Para a disponibilização de documentos originais relacionados com a arquitectura e urbanismo referentes às duas primeiras décadas do século XX, recorreu-se maioritariamente a arquivos. Embora nem todos os espólios dos arquitectos citados se encontrem sistematizados em fundos e colecções dedicadas – como os que se encontram nos acervos arquivísticos da Fundação Calouste Gulbenkian, do Forte de Sacavém (SIPA, sob a tutela da Direção-Geral do Património Cultural), da Fundação Marques da Silva, entre outras –, os processos de licenciamento dos projectos podem ser consultados em arquivos municipais, e significativos registos fotográficos dos edifícios referenciados n’A Construcção Moderna podem encontrar-se em arquivos fotográficos, como o do Centro Nacional de Fotografia ou o Arquivo Fotográfico Municipal de Lisboa.

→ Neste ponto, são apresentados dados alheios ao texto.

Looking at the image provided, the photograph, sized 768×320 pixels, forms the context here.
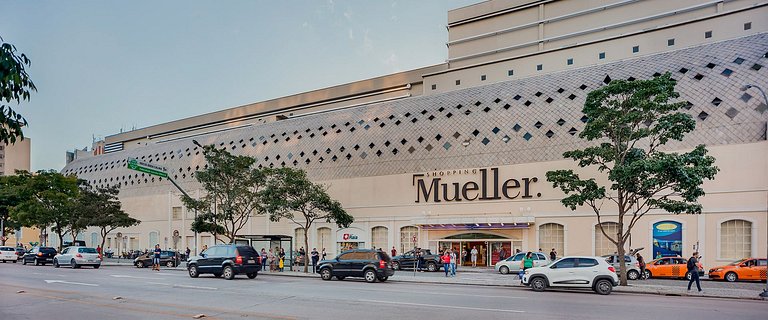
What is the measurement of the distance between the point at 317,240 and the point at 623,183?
32627mm

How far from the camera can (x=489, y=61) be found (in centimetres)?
5278

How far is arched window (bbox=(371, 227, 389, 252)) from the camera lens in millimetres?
47281

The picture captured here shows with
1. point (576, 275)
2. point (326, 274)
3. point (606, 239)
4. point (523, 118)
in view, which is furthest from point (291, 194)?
point (576, 275)

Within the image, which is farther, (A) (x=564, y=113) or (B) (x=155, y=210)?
(B) (x=155, y=210)

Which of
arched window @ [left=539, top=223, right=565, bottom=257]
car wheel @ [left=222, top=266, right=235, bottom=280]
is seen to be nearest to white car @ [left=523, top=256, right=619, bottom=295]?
car wheel @ [left=222, top=266, right=235, bottom=280]

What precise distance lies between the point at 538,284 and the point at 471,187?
21.1 m

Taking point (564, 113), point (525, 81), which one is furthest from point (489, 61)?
point (564, 113)

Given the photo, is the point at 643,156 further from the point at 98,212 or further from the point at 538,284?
the point at 98,212

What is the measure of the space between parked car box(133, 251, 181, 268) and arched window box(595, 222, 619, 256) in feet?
101

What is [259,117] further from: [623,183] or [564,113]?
[623,183]

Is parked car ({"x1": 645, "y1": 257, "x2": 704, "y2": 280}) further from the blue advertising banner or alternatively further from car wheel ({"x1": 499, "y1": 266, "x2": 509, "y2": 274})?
car wheel ({"x1": 499, "y1": 266, "x2": 509, "y2": 274})

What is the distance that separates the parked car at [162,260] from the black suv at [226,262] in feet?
52.1

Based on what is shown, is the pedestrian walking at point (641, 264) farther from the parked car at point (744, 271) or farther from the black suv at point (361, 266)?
the black suv at point (361, 266)

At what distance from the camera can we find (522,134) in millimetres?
41594
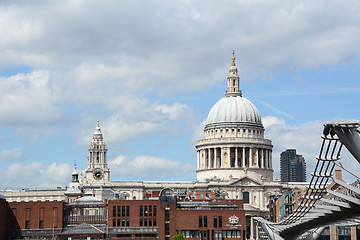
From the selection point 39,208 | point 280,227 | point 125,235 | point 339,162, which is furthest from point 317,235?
point 39,208

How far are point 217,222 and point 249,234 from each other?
123 feet

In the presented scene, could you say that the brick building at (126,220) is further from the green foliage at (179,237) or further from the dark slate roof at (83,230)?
the green foliage at (179,237)

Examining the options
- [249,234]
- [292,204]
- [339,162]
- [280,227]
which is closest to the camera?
[339,162]

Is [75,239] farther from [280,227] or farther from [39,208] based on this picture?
[280,227]

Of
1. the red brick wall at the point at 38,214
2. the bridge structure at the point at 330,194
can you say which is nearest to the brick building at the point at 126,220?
the red brick wall at the point at 38,214

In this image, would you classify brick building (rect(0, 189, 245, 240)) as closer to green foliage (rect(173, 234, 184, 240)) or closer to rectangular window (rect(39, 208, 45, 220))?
rectangular window (rect(39, 208, 45, 220))

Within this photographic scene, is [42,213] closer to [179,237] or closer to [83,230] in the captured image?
[83,230]

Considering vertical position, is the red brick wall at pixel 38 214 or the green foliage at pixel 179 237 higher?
the red brick wall at pixel 38 214

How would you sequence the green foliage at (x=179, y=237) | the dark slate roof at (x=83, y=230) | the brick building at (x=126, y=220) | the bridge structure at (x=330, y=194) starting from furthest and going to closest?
the dark slate roof at (x=83, y=230) < the brick building at (x=126, y=220) < the green foliage at (x=179, y=237) < the bridge structure at (x=330, y=194)

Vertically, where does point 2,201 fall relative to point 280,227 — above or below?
above

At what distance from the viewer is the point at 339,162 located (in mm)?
42406

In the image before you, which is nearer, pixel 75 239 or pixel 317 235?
pixel 317 235

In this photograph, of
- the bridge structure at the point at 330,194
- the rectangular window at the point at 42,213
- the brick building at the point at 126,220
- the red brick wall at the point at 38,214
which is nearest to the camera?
the bridge structure at the point at 330,194

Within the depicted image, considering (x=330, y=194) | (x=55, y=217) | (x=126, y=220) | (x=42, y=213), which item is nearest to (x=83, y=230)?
(x=55, y=217)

De todos estes estudos e documentos, a secção Magasin deste sítio disponibiliza uma pequena selecção sobre os que abordaram a revista em si, enquanto caso de estudo que permite conhecer melhor os actores, a atitude moderna que chegava a Portugal e o próprio ambiente em que a arquitectura e urbanismo desenhavam a nova cidade e o novo cidadão no dealbar do século XX.
Por fim, dá-se a conhecer que, com a apresentação d’A Construcção Moderna, se inaugura um novo âmbito temático no portal RIC – Revistas de Ideias e Cultura que se dedicará às publicações periódicas, comerciais ou associativas, de arquitectura e urbanismo em Portugal no século XX.